◆ **Written instruction 1**: Transcribe the passage of the Office of Fair Trading evidence from "4. The OFT has" to "these previous submissions.".
◆ **Written instruction 2**:
Decide whether each statement agrees with the Office of Fair Trading evidence. Answer yes or no, and quote the words that settle it.
(a) The Health Committee's inquiry into the Government's Alcohol Strategy was launched on 26 March 2012.
(b) The OFT's remit covers every aspect of Government policies.
(c) The OFT gave only written evidence to the 2010 Health and Sport Committee of the Scottish Parliament.
◆ **Written instruction 3**:
Answer these questions using the Office of Fair Trading evidence.
(a) Which two elements of the Government's policy does the OFT give evidence on?
(b) In what year did the Health Select Committee hold the inquiry into alcohol policy that the OFT gave evidence to?
(c) Which bill was the subject of the Scottish Select Committee inquiry that the OFT made a submission to in November 2011?

Health Committee - The Government's Alcohol StrategyWritten evidence from the Office of Fair Trading (GAS 09)

1. This short note responds to the Health Committee’s inquiry into the Government’s Alcohol Strategy, launched on 26 March 2012. The Office of Fair Trading (OFT) would like to provide evidence to the Committee on two elements of the Government’s policy:

proposals for a minimum price of alcohol; and

possible voluntary industry agreements under the Responsibility Deal.

2. We are aware of the evidence demonstrating the harmful effects of excessive alcohol consumption and fully support the Government’s desire to reduce that harm. The views expressed here are not in any way intended to challenge the Government’s wider policy objectives. The OFT has a remit to comment solely on the competition and consumer aspects of Government policies.1 We recognise that the Government must weigh any concerns relating to competition and consumers against its wider policy goals.

3. This document sets out:

The background to the OFT’s involvement in alcohol policy.

The competition and consumer concerns about the proposal to introduce a minimum price for alcohol.

A brief comment on the legal issues relating to minimum pricing.

Brief comments on voluntary agreements and the Responsibility Deal.

4. The OFT has made a number of recent submissions to other Parliamentary inquiries in relation to alcohol policy in the UK:

The OFT gave evidence to the 2009 Health Select Committee inquiry into alcohol policy.2 This included a written memorandum,3 and oral evidence to the Committee.4

The OFT gave written and oral evidence to the 2010 Health and Sport Committee of the Scottish Parliament on the Alcohol etc. (Scotland) Bill (SP Bill 34).5

In November 2011, the OFT made a short submission to the Scottish Select Committee inquiry into the Alcohol (Minimum Pricing) (Scotland) Bill.6

5. The comments below build on points we have raised publicly in these previous submissions.

◆ **Provided data**:
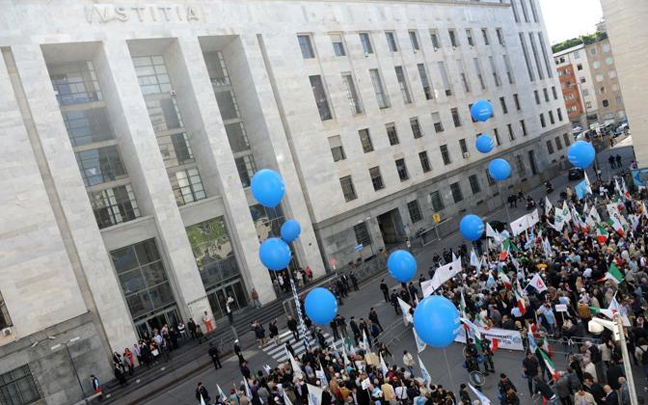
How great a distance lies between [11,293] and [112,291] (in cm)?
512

---

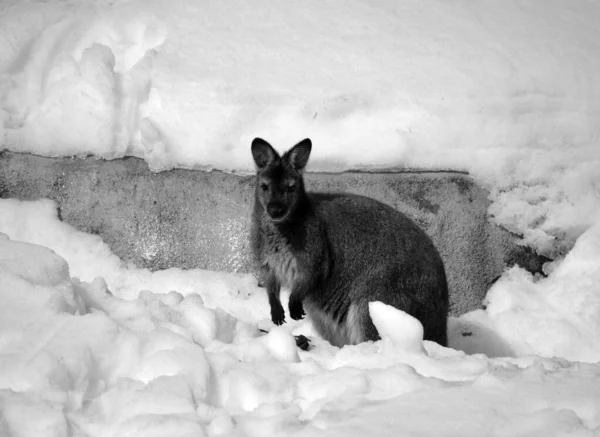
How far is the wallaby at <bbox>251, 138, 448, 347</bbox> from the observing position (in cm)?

◆ **Written reply 1**:
4. The OFT has made a number of recent submissions to other Parliamentary inquiries in relation to alcohol policy in the UK:

The OFT gave evidence to the 2009 Health Select Committee inquiry into alcohol policy.2 This included a written memorandum,3 and oral evidence to the Committee.4

The OFT gave written and oral evidence to the 2010 Health and Sport Committee of the Scottish Parliament on the Alcohol etc. (Scotland) Bill (SP Bill 34).5

In November 2011, the OFT made a short submission to the Scottish Select Committee inquiry into the Alcohol (Minimum Pricing) (Scotland) Bill.6

5. The comments below build on points we have raised publicly in these previous submissions.

◆ **Written reply 2**:
(a) Yes: "launched on 26 March 2012"
(b) No: "The OFT has a remit to comment solely on the competition and consumer aspects of Government policies"
(c) No: "The OFT gave written and oral evidence to the 2010 Health and Sport Committee of the Scottish Parliament"

◆ **Written reply 3**:
(a) Proposals for a minimum price of alcohol, and possible voluntary industry agreements under the Responsibility Deal.
(b) 2009.
(c) The Alcohol (Minimum Pricing) (Scotland) Bill.